Tananarive Due is an author, educator, and journalist. She has written more than a dozen speculative fiction, humor, and mystery novels as well as short fiction and a non-fiction book on her mother's work in the civil rights era. Due earned a B.S. in journalism at Northwestern University and an M.A. in English literature with an emphasis on Nigerian literature from the University of Leeds. She was working as a journalist and columnist for the Miami Herald when she wrote her first novel, The Between, in 1995.
In 1997, Due met author Steven Barnes at a Clark Atlanta University panel on "The African-American Fantastic Imagination." Together with actor Blair Underwood, they have written the Tennyson Hardwick novels. Barnes and Due married and now live in Los Angeles with their family.

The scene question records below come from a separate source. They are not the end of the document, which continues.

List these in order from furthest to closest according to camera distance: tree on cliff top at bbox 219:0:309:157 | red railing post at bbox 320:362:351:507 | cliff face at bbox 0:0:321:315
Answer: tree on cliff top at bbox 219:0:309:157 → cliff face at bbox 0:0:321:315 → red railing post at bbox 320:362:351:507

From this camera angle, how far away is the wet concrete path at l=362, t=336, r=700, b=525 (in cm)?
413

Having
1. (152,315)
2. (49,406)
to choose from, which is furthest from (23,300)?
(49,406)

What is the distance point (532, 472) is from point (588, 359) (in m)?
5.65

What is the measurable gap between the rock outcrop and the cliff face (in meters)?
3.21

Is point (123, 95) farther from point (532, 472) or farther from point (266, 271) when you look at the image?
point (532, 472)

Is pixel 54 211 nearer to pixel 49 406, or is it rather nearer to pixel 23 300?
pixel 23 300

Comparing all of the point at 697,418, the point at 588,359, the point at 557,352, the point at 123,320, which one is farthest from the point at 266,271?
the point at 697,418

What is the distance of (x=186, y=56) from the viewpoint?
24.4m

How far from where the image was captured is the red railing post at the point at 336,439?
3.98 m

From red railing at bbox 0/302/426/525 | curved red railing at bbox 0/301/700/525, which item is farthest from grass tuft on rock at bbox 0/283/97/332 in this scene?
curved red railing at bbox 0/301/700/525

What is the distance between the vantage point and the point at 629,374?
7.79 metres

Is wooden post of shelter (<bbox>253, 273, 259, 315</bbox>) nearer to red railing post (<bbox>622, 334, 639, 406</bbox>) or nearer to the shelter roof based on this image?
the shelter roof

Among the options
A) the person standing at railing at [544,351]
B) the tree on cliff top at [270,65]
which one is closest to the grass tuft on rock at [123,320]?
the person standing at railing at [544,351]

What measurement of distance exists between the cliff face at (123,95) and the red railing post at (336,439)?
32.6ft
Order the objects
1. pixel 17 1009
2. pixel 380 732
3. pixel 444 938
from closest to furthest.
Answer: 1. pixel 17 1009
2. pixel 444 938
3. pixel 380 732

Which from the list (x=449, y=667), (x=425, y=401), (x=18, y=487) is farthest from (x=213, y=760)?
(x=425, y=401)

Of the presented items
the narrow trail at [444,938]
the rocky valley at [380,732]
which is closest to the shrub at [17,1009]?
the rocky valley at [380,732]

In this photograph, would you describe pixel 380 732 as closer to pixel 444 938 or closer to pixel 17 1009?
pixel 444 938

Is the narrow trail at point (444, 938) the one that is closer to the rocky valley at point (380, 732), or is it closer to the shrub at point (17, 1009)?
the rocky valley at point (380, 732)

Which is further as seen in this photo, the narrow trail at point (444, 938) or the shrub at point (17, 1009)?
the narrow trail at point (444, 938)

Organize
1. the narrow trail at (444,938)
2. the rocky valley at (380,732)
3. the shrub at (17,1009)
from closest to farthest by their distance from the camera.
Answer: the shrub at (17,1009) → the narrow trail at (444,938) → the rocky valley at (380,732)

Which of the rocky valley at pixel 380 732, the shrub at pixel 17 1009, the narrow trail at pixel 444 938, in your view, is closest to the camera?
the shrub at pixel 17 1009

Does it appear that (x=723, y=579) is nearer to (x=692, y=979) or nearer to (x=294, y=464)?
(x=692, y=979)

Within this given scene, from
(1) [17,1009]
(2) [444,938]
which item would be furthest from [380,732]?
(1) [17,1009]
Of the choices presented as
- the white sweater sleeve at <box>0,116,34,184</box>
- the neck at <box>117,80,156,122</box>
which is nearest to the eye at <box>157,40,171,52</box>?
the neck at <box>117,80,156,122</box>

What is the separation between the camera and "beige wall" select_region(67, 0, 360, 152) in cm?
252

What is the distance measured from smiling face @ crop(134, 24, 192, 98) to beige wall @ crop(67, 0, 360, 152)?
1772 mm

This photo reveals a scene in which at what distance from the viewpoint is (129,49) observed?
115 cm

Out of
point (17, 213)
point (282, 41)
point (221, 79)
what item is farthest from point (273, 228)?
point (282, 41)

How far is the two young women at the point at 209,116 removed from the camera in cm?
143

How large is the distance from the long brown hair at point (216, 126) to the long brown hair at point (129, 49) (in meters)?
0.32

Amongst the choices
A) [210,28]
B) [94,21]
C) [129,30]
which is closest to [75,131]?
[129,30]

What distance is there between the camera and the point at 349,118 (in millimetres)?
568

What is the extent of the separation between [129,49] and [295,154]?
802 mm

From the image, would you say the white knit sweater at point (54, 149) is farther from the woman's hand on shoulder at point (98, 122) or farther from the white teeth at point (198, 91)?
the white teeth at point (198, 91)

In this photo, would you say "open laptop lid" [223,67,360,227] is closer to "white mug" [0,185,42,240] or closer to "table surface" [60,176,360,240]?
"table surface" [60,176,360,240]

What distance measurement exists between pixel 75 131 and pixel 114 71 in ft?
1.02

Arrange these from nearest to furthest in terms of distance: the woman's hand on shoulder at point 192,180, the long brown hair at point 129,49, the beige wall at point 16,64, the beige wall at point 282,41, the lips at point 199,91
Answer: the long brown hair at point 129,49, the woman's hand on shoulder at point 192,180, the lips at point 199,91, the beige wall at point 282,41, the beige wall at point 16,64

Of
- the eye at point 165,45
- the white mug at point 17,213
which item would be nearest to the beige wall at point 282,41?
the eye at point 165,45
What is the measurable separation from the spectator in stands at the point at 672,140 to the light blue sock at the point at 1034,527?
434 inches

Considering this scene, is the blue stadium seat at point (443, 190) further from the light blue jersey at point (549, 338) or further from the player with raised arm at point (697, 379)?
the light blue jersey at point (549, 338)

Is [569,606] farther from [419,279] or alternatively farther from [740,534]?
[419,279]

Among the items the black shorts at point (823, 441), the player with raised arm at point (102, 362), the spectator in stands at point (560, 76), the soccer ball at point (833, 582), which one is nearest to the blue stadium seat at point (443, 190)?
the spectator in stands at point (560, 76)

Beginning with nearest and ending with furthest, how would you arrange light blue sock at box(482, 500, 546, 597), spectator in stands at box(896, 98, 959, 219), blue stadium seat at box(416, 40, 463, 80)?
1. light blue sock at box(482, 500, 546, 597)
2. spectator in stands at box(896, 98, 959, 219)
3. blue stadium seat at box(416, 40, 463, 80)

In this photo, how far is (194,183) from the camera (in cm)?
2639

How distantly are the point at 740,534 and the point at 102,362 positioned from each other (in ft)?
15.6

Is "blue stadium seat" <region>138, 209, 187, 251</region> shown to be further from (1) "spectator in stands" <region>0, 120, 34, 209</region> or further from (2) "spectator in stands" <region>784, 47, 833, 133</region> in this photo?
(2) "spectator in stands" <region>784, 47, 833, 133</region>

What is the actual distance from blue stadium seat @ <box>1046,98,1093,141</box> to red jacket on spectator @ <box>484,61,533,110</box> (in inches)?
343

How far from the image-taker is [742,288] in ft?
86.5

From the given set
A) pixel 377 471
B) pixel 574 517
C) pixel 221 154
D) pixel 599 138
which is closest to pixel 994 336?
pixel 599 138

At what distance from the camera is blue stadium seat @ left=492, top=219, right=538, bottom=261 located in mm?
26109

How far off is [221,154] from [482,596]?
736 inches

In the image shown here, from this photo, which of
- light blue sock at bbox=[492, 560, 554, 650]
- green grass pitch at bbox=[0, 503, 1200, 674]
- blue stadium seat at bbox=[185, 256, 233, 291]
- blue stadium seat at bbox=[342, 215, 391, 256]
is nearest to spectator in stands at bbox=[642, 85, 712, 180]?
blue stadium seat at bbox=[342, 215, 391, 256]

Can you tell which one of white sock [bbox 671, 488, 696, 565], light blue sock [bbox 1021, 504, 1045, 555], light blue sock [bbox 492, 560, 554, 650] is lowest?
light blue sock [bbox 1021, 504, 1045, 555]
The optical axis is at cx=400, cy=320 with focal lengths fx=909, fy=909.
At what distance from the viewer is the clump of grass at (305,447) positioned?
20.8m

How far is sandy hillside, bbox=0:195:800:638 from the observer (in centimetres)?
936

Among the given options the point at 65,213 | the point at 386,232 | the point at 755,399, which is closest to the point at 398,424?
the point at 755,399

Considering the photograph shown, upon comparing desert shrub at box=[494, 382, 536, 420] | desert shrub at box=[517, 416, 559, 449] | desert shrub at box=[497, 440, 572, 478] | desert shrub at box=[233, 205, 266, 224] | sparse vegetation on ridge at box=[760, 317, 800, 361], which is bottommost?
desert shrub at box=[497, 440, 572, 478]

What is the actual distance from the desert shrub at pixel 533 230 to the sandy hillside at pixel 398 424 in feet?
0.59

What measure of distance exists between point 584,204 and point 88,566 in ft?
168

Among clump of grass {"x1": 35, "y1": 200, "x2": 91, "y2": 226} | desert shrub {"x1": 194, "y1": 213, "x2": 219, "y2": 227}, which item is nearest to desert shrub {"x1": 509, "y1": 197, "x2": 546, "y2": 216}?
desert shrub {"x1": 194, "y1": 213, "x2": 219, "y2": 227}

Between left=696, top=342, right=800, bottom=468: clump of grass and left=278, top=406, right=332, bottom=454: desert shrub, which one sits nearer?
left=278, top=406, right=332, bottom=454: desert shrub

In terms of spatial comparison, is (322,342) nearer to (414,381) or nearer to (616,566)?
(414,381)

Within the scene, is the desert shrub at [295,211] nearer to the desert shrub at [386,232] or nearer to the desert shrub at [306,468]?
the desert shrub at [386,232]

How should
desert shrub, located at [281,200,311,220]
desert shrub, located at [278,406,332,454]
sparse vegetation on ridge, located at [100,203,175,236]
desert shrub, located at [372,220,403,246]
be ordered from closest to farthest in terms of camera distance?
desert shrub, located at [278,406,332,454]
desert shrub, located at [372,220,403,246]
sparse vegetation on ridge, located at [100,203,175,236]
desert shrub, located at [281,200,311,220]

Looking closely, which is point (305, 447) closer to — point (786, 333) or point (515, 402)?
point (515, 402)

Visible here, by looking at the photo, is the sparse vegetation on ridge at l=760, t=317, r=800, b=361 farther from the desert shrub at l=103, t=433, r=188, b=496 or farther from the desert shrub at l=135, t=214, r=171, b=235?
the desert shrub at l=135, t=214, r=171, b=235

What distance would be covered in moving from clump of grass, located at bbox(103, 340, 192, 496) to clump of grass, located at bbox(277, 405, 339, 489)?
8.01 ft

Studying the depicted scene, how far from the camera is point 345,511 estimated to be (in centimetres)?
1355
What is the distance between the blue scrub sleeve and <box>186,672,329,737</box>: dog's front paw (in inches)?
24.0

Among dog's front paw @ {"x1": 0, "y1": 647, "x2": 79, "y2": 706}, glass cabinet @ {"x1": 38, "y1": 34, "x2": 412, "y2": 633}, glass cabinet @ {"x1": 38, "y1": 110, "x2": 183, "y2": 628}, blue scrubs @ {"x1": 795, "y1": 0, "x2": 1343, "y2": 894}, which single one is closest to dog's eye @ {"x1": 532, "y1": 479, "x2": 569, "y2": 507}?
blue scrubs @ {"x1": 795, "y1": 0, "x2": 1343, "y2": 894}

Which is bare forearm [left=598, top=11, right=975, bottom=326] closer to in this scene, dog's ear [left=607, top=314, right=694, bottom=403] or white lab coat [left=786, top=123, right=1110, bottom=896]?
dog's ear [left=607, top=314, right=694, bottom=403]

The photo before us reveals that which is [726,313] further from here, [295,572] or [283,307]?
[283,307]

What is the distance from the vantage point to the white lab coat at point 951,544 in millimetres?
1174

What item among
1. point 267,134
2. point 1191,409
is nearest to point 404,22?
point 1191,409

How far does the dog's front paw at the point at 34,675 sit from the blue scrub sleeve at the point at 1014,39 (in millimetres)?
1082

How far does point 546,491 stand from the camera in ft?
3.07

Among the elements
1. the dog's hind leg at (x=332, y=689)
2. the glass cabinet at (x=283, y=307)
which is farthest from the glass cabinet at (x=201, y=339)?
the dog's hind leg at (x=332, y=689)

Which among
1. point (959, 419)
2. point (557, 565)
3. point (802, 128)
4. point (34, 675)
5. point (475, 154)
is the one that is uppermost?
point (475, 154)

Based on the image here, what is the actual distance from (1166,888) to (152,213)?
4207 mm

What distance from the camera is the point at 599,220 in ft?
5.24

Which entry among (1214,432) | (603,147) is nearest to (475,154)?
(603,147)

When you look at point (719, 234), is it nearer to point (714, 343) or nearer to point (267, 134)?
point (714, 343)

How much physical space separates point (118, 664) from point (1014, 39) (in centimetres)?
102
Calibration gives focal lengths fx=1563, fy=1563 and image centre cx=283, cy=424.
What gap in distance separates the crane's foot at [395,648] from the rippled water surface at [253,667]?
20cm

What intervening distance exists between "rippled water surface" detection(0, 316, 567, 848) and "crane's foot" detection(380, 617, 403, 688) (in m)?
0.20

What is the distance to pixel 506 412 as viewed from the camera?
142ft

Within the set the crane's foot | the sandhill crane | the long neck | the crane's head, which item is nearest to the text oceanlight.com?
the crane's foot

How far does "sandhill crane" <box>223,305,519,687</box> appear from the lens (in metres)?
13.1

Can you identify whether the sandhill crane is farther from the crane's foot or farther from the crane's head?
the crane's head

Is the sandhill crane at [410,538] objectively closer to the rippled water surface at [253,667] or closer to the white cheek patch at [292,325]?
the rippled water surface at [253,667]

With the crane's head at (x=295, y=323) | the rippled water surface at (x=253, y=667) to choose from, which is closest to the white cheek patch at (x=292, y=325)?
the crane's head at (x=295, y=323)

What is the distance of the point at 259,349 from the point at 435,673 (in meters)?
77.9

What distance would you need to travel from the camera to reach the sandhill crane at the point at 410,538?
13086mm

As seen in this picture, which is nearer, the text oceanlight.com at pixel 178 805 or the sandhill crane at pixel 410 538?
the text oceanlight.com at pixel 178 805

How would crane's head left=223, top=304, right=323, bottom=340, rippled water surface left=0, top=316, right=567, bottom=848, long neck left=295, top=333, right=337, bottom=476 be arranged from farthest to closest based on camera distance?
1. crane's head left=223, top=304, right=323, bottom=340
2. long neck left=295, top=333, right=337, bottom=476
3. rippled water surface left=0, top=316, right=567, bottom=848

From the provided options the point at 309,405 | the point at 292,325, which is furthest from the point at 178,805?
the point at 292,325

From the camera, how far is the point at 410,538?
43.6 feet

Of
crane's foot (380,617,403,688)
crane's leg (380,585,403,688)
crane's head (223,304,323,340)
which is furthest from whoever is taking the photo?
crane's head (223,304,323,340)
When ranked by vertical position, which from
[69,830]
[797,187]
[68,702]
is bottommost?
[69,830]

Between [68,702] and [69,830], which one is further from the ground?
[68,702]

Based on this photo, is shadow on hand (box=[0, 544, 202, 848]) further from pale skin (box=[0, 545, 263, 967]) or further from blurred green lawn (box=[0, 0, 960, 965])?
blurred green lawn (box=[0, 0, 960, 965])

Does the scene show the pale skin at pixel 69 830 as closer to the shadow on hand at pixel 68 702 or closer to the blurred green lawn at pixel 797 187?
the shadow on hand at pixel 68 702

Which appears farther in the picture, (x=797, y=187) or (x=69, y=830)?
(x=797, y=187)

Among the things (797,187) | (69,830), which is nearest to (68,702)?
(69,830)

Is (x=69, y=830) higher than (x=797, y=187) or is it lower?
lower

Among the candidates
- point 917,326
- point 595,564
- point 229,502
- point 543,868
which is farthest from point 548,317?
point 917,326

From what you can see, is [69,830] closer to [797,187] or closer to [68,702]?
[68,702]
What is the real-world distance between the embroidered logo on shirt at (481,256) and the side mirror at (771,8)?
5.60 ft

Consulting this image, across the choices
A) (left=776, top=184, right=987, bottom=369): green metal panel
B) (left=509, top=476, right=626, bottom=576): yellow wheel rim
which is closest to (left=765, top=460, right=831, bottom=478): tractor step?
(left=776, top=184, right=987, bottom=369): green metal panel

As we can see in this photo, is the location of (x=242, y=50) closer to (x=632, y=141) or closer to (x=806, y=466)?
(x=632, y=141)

Due is a recipient of the 2016 British Fantasy Award for her short story collection Ghost Summer. She received the NAACP Image Award for In the Night of the Heat and the American Book Award for The Living Blood. In 2010, Due was inducted into the Medill School of Journalism's Hall of Achievement at Northwestern University. She is a Distinguished Visiting Scholar in the Humanities at Spelman College in Atlanta and teaches in the creative writing program at Antioch University Los Angeles. She has taught at Clarion, the Hurston-Wright Writers' Week, and VONA. Due is a member of the Writers Guild of America as a screenwriter, and My Soul To Keep, the first book in Due's African Immortals series, is currently being developed for film. We are thrilled to welcome her to Readercon and celebrate her work.
Stephen Graham Jones
Stephen Graham Jones is the author of sixteen novels, six short story collections, and around 300 stories in the experimental fiction, horror, crime, fantasy, and science fiction genres. Jones was born and raised in West Texas, where he mostly farmed and ranched. He received a B.A. in English and philosophy from Texas Tech University, an M.A. in English from the University of North Texas, and a Ph.D. from Florida State University. Jones is the Ivena Baldwin Professor of English at the University of Colorado Boulder, and he sometimes teaches in the low-res MFA programs at the University of California Riverside–Palm Desert and the Institute of American Indian Arts. He resides in Boulder, Colorado, with his wife and children.
Jones has been an NEA fellow and a Texas Writers League fellow; has won the Texas Institute of Letters Award for Fiction, the Independent Publishers Multicultural Award, the Bram Stoker Award, and four This Is Horror Awards; has been a Shirley Jackson Award finalist and a Colorado Book Award finalist; and has made Bloody Disgusting's Top Ten Novels of the Year. Mapping the Interior, released in 2017 by Tor.com, was described as "brilliant" by the New York Times, while the L.A. Times described his 2016 novel Mongrels as "excellent and exuberant." We are honored to welcome him to Readercon and celebrate his work.
Edward Bryant (1945–2017) was an author of horror and science fiction. He wrote half a dozen novels and more than 70 short stories. Bryant was born in White Plains, New York, but raised on a cattle ranch in Wyoming. He attended school in Wheatland, Wyoming, and received both a B.A. and an M.A. in English from the University of Wyoming. In 1968 he attended the Clarion Workshop and started writing professionally, quickly gathering Nebula Award nominations, and, in 1979, his first win for his short story "Stone." Bryant worked in both film and television, including adapting his own writing for The Twilight Zone.
In the early 1970s, Bryant moved to Denver. There, he founded the Northern Colorado Writers Workshop and went on to teach at Clarion, the Colorado Language Arts Society, the Colorado Mountain College Summer Writers' Workshop, and countless others. He was dedicated to his community and was delighted to serve as the toastmaster at Worldcon, the World Fantasy Convention, and the World Horror Convention. Please join us in celebrating the life and work of this inspiring author and fan.